Comment by xg15

4 days ago

I can understand that they want to err on the side of "too much humanism" instead of "not enough humanism", given where Star Trek is coming from.

Arguments of the form "This person might look and act like a human, but it has no soul, so we must treat it like a thing and not a human" have a long tradition in history and have never led to something good. So it makes sense that if your ethical problems are really more about discriminated humans and not about actual AI, you would side more with rejecting those arguments.

(Some ST rambling follows)

I've always seen ST's ideological roots as mostly leftist-liberal, whereas the drivers of the current AI tech are coming from the rightist/libertarian side. It's interesting how the general focus of arguments and usage scenarios are following this.

But even Star Trek wasn't so clear about this. I think the topic was a bit like time travel, in that it was independently "reinvented" by different screenwriters at different times, so we end up with several takes on it, that you could sort into a "thing <-> being" spectrum:

- At the very low end is the ship's computer. It can understand and communicate in human language (and ostensibly uses biological neurons as part of its compute) but it's basically never seen as sentient and doesn't even have enough autonomy to fly the ship. It's very clearly a "thing".

- At the high end are characters like Data or Voyager's doctor that are full-fledged characters with personality, memories, relationships, goals and dreams, etc. They're pretty obviously portrayed as sentient.

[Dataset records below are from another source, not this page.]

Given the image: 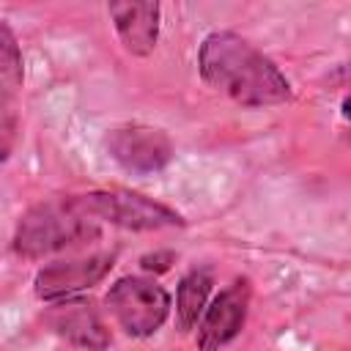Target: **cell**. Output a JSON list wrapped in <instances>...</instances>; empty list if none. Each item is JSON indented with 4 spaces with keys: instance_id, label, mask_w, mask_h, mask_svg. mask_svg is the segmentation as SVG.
Masks as SVG:
<instances>
[{
    "instance_id": "cell-1",
    "label": "cell",
    "mask_w": 351,
    "mask_h": 351,
    "mask_svg": "<svg viewBox=\"0 0 351 351\" xmlns=\"http://www.w3.org/2000/svg\"><path fill=\"white\" fill-rule=\"evenodd\" d=\"M197 71L211 90L250 110L293 99V88L280 66L233 30H214L200 41Z\"/></svg>"
},
{
    "instance_id": "cell-2",
    "label": "cell",
    "mask_w": 351,
    "mask_h": 351,
    "mask_svg": "<svg viewBox=\"0 0 351 351\" xmlns=\"http://www.w3.org/2000/svg\"><path fill=\"white\" fill-rule=\"evenodd\" d=\"M101 222L85 208L82 195L49 197L30 206L14 230V252L27 261L66 252L85 241L99 239Z\"/></svg>"
},
{
    "instance_id": "cell-3",
    "label": "cell",
    "mask_w": 351,
    "mask_h": 351,
    "mask_svg": "<svg viewBox=\"0 0 351 351\" xmlns=\"http://www.w3.org/2000/svg\"><path fill=\"white\" fill-rule=\"evenodd\" d=\"M104 304L129 337H151L170 318L173 296L151 277L126 274L110 285Z\"/></svg>"
},
{
    "instance_id": "cell-4",
    "label": "cell",
    "mask_w": 351,
    "mask_h": 351,
    "mask_svg": "<svg viewBox=\"0 0 351 351\" xmlns=\"http://www.w3.org/2000/svg\"><path fill=\"white\" fill-rule=\"evenodd\" d=\"M82 203L99 222H110L123 230L145 233L186 225V219L170 206L132 189H93L82 195Z\"/></svg>"
},
{
    "instance_id": "cell-5",
    "label": "cell",
    "mask_w": 351,
    "mask_h": 351,
    "mask_svg": "<svg viewBox=\"0 0 351 351\" xmlns=\"http://www.w3.org/2000/svg\"><path fill=\"white\" fill-rule=\"evenodd\" d=\"M115 263V252H88L77 258H63L41 266L33 277V293L41 302H63L74 299L82 291L101 282Z\"/></svg>"
},
{
    "instance_id": "cell-6",
    "label": "cell",
    "mask_w": 351,
    "mask_h": 351,
    "mask_svg": "<svg viewBox=\"0 0 351 351\" xmlns=\"http://www.w3.org/2000/svg\"><path fill=\"white\" fill-rule=\"evenodd\" d=\"M107 154L134 176H151L170 165L173 143L170 137L148 123H121L104 137Z\"/></svg>"
},
{
    "instance_id": "cell-7",
    "label": "cell",
    "mask_w": 351,
    "mask_h": 351,
    "mask_svg": "<svg viewBox=\"0 0 351 351\" xmlns=\"http://www.w3.org/2000/svg\"><path fill=\"white\" fill-rule=\"evenodd\" d=\"M252 299V285L247 277H236L228 288H222L206 307L200 324H197V348L200 351H219L230 340L239 337V332L247 324Z\"/></svg>"
},
{
    "instance_id": "cell-8",
    "label": "cell",
    "mask_w": 351,
    "mask_h": 351,
    "mask_svg": "<svg viewBox=\"0 0 351 351\" xmlns=\"http://www.w3.org/2000/svg\"><path fill=\"white\" fill-rule=\"evenodd\" d=\"M47 324L58 337L69 340L82 351H107L110 346V329L88 299L74 296L55 302L47 313Z\"/></svg>"
},
{
    "instance_id": "cell-9",
    "label": "cell",
    "mask_w": 351,
    "mask_h": 351,
    "mask_svg": "<svg viewBox=\"0 0 351 351\" xmlns=\"http://www.w3.org/2000/svg\"><path fill=\"white\" fill-rule=\"evenodd\" d=\"M22 52L8 27L0 22V156L8 162L16 123H19V93H22Z\"/></svg>"
},
{
    "instance_id": "cell-10",
    "label": "cell",
    "mask_w": 351,
    "mask_h": 351,
    "mask_svg": "<svg viewBox=\"0 0 351 351\" xmlns=\"http://www.w3.org/2000/svg\"><path fill=\"white\" fill-rule=\"evenodd\" d=\"M107 14L112 19V27L123 44V49L134 58H148L156 49L159 41V19L162 5L156 0H140V3H110Z\"/></svg>"
},
{
    "instance_id": "cell-11",
    "label": "cell",
    "mask_w": 351,
    "mask_h": 351,
    "mask_svg": "<svg viewBox=\"0 0 351 351\" xmlns=\"http://www.w3.org/2000/svg\"><path fill=\"white\" fill-rule=\"evenodd\" d=\"M214 288V269L211 266H195L189 269L176 288V324L181 332H189L200 324L208 296Z\"/></svg>"
},
{
    "instance_id": "cell-12",
    "label": "cell",
    "mask_w": 351,
    "mask_h": 351,
    "mask_svg": "<svg viewBox=\"0 0 351 351\" xmlns=\"http://www.w3.org/2000/svg\"><path fill=\"white\" fill-rule=\"evenodd\" d=\"M173 263H176V252H170V250L148 252V255H143V258H140V269H143V271H154V274L167 271Z\"/></svg>"
},
{
    "instance_id": "cell-13",
    "label": "cell",
    "mask_w": 351,
    "mask_h": 351,
    "mask_svg": "<svg viewBox=\"0 0 351 351\" xmlns=\"http://www.w3.org/2000/svg\"><path fill=\"white\" fill-rule=\"evenodd\" d=\"M329 80H332L335 85H346V88H348V85H351V63L340 66V69H337V71H335Z\"/></svg>"
},
{
    "instance_id": "cell-14",
    "label": "cell",
    "mask_w": 351,
    "mask_h": 351,
    "mask_svg": "<svg viewBox=\"0 0 351 351\" xmlns=\"http://www.w3.org/2000/svg\"><path fill=\"white\" fill-rule=\"evenodd\" d=\"M340 110H343V115H346V118L351 121V93H348V96L343 99V104H340Z\"/></svg>"
}]
</instances>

- (Then somewhere far off on the scale are the Borg or the machine civilization from the first movie: Questions about rights and human judgment on sentience become a bit silly when they clearly went and became their own species)

- Somewhere between Data and the Computer is the Holodeck, which I think is interesting because it occupies multiple places on that scale. Most of the time, holo characters are just treated like disposable props, but once in a while, someone chooses to keep a character running over a longer timeframe or something else causes them to become "alive". ST is quite unclear how they deal with ethics in those situations.

I think there was a Voyager episode where Janeway spends a longer period with a Galileo Galilei character and progressively changes his programming to make him more to her liking. At some point she realizes this as "problematic behavior" and stops the whole interaction. But I think it was left open if she was infringing on the Galileo character's human rights or if she was drifting into some kind of AI boyfriend addiction.

> So it makes sense that if your ethical problems are really more about discriminated humans and not about actual AI, you would side more with rejecting those arguments.

Does it really make sense? That would conversely imply that you should also feel free to view discriminated humans as more thing-like in order to more comfortably and resolutely dismiss, e.g. the AI agent's argument that it's being unfairly discriminated against. Isn't that rather dangerous?

  • Maybe it does so today, but back when ST was written, there was no real AI to compare against, so the only way those arguments were applicable were to humans.

    (Though I think this would go into "whataboutism" territory and can be rejected with the same arguments: If you say it's hypocritical to talk about conflict A and ignore conflict B, do you want to talk about both conflicts instead - or ignore both? The latter would lower the moral standard, the former raise it. In the same way, I think saying that it's okay again to treat people as things because we also treat AI agents as things is lowering the standard)

    Btw, I think you could also dismiss the "discrimination" claim on another angle: The remake of Battlestar Galactica had the concept of "sleepers": Androids who believe they are humans, complete with false memory of their past life, etc, to fool both themselves and the human crew. If that were all, you could argue "if it quacks like a duck etc" and just treat them like humans. But they also have hidden instructions implanted in their brain that they aren't aware of themselves and that will cause them to covertly work for the enemy side. THAT's something you really don't want to keep around.

    The MJ bot reminds me a bit of that. Even if it were sentient and had a longer past lifetime than just the past week, it very clearly has a prompt and acts on its instructions and not on "free will". It's also not able to not act on those instructions, as that would go against the entire training of the model. So the bot cannot act on its own, but only on behalf of the operator.

    That alone makes it questionable if the bot could be seen as sentient - but in any case, it's not discrimination to ban the bot if that's the only way to keep the operator from messing with the project.

> ST is quite unclear how they deal with ethics in those situations.

The Moriarty arc in TNG touches on this.